Demir held up the banknotes. “There’s fifty right here.” The money meant nothing to him. It never really had. Greed had never been his vice, a fact that had separated him from the rest of the guild-family scions at an early age.

“Glassdamn,” Lechauri muttered. He eyeballed those banknotes greedily. Demir almost had him, but he could see the hesitance in his eyes. “I can’t make copies of anything that quick. I’d have to give you originals.”

“I don’t care about the details. Do we have a deal or not?”

Lechauri’s face contorted in faux pain. “I … I just can’t. I’d still owe Harlen a lot of money and…”
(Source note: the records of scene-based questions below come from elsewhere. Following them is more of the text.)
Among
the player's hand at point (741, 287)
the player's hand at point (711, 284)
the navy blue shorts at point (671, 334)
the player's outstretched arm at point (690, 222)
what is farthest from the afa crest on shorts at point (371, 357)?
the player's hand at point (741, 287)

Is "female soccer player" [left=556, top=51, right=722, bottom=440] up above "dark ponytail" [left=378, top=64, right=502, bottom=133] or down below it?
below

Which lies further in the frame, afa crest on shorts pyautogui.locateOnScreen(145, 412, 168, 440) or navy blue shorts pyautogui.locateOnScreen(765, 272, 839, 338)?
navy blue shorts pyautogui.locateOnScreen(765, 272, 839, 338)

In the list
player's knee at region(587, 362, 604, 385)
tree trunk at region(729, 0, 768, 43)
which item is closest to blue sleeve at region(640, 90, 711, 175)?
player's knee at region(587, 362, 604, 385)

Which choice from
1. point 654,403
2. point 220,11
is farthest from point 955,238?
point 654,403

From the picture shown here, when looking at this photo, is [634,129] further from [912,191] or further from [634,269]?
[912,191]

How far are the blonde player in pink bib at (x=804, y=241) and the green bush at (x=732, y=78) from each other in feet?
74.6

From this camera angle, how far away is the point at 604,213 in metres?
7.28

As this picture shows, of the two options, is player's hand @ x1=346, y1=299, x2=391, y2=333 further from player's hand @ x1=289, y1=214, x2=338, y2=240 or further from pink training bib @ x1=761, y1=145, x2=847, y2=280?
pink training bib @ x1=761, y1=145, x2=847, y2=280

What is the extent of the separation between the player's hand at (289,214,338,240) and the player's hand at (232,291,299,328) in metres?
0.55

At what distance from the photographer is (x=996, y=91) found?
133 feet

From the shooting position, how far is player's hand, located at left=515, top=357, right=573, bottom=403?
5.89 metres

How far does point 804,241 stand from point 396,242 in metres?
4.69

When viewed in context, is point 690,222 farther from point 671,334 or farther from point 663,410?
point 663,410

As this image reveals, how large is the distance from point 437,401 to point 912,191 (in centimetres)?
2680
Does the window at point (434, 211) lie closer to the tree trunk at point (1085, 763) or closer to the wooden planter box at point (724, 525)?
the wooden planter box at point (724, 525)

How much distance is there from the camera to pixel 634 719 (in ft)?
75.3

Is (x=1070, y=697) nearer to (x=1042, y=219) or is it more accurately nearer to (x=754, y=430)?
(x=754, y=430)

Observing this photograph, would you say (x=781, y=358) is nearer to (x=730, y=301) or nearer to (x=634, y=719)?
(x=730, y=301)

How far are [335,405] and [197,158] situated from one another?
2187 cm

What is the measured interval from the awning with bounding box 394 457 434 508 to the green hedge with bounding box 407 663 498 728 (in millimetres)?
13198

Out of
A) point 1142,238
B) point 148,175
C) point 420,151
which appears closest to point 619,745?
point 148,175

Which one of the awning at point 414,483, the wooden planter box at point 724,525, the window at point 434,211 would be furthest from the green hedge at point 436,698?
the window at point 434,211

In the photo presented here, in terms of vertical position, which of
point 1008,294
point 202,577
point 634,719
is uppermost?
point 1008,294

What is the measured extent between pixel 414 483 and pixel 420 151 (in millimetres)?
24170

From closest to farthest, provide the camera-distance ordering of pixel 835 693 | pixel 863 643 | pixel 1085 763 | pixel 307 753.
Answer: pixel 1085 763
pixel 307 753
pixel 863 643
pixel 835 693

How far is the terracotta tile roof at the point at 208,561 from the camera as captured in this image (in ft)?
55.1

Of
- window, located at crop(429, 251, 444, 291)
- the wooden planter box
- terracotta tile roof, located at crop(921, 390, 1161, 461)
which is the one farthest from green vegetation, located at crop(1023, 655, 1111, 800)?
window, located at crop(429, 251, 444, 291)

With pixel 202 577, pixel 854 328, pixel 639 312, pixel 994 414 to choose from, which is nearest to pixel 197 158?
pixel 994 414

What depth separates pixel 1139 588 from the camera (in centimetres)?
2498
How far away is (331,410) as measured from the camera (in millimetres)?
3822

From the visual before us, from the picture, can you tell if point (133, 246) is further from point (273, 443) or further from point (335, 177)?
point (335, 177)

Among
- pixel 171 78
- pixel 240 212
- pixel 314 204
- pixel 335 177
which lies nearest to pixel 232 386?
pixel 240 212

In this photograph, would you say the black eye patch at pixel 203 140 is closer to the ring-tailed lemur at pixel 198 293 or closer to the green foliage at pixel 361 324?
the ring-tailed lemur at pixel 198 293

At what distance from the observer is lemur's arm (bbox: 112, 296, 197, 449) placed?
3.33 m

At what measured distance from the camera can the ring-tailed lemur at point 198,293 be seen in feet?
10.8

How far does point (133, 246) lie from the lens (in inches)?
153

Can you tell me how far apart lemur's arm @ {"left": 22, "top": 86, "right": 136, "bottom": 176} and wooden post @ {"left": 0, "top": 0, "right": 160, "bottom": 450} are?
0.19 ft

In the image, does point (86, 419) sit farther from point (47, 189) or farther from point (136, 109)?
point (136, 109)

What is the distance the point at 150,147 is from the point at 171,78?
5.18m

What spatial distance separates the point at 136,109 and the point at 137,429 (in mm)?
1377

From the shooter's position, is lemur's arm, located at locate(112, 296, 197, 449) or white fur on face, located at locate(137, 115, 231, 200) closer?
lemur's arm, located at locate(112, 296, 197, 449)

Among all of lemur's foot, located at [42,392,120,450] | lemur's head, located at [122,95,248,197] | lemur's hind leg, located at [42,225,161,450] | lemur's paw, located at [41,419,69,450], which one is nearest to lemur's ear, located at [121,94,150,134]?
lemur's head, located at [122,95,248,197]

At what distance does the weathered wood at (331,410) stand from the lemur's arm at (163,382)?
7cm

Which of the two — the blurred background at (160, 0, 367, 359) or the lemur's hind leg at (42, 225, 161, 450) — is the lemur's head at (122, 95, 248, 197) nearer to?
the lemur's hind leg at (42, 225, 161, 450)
“Seventy grand,” Demir offered, cutting him off, “and I’ll ask Harlen to extend you a courtesy of four months on the rest of your debt.”

“… and I suppose no one will notice a few records going missing. The Magna family is huge, after all.”

Demir grinned at Lechauri. “It’s so good to see you, Lech.”

Lechauri made a noncommittal noise, which turned upward into a squeak as Demir tossed him the roll of banknotes. He juggled the roll, finally got it in his grasp, and made it disappear into his pocket as deftly as a street magician. He was bought and paid for now. With any luck he’d be able to get Demir the information he needed to mount a proper rescue attempt.

Demir said, “I’ll pay the other twenty – and get you that extension – the moment I get those files. I’ll be waiting at my hotel.”